TASK STATEMENT: I need the lines below from the one with "Tanzania, site R09, 2011-11-18" down to the one with "resting: 0%" reproduced exactly, both ends included, and nothing else.

Saved entries:
---+---
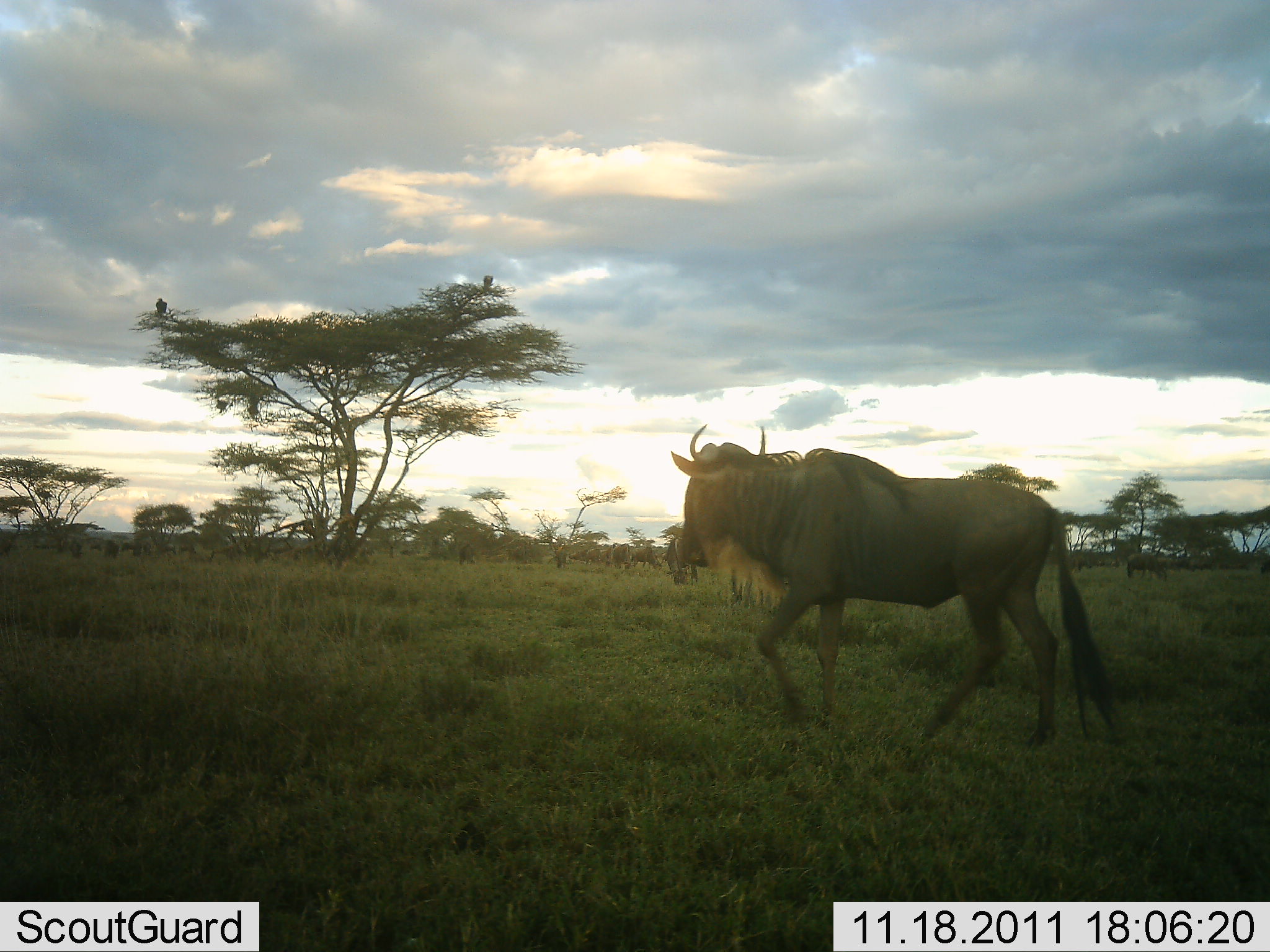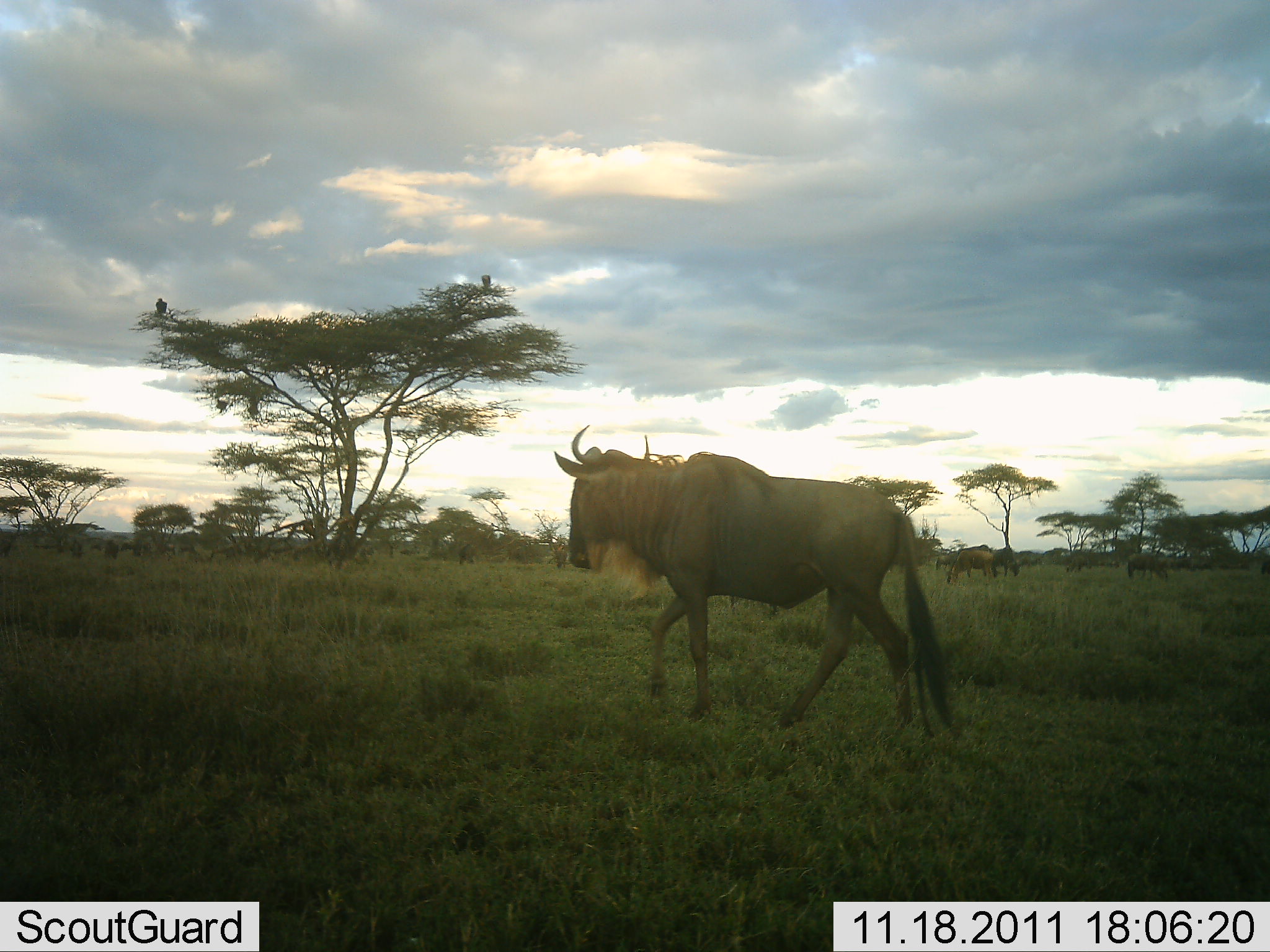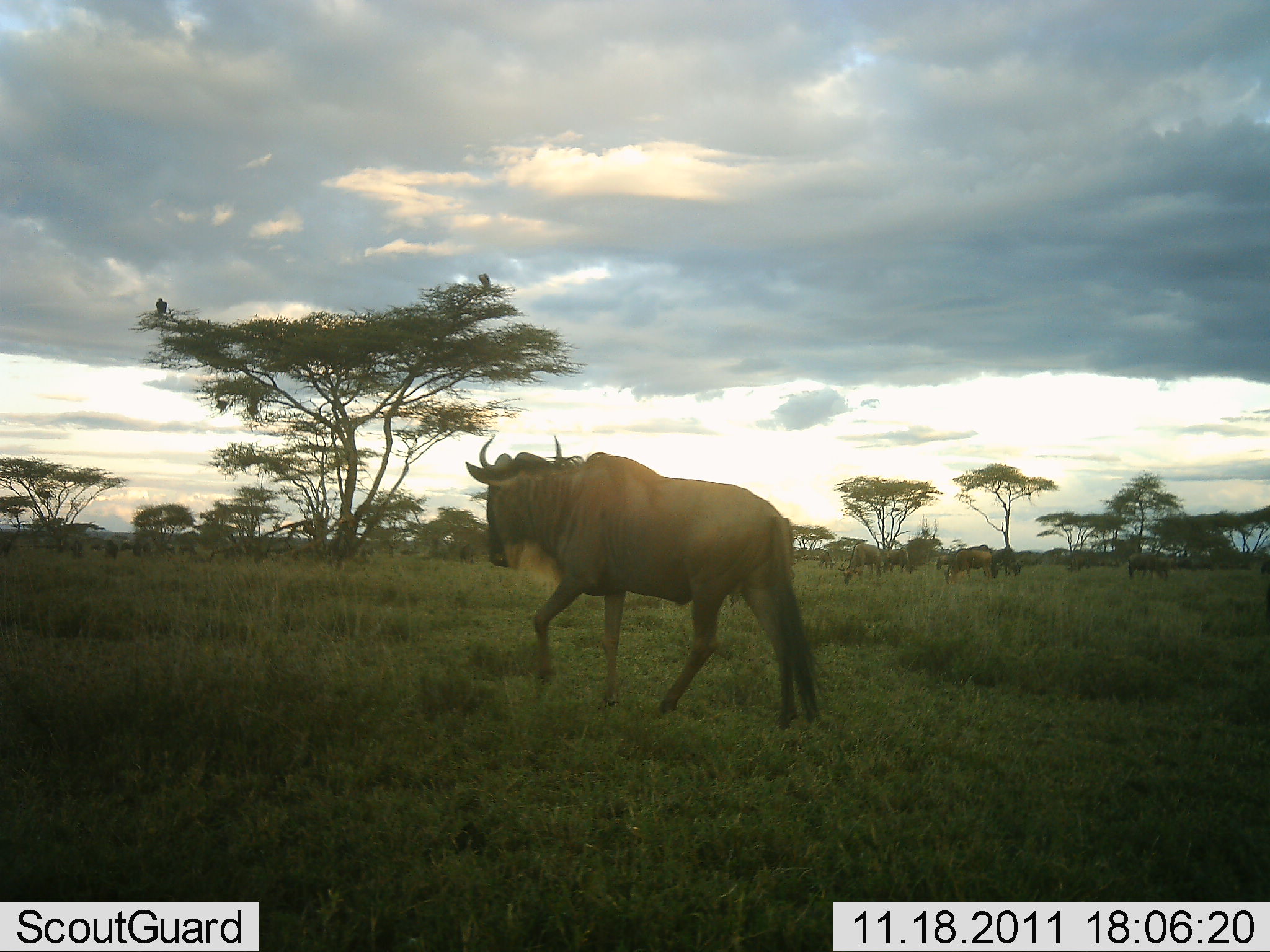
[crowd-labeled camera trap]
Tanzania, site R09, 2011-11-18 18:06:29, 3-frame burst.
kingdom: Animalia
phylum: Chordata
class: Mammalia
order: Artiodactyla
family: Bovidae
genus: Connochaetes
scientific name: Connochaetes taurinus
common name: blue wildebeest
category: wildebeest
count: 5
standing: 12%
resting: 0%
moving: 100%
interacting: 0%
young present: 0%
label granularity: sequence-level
---+---
EXPECTED OUTPUT:
Tanzania, site R09, 2011-11-18 18:06:29, 3-frame burst.
kingdom: Animalia
phylum: Chordata
class: Mammalia
order: Artiodactyla
family: Bovidae
genus: Connochaetes
scientific name: Connochaetes taurinus
common name: blue wildebeest
category: wildebeest
count: 5
standing: 12%
resting: 0%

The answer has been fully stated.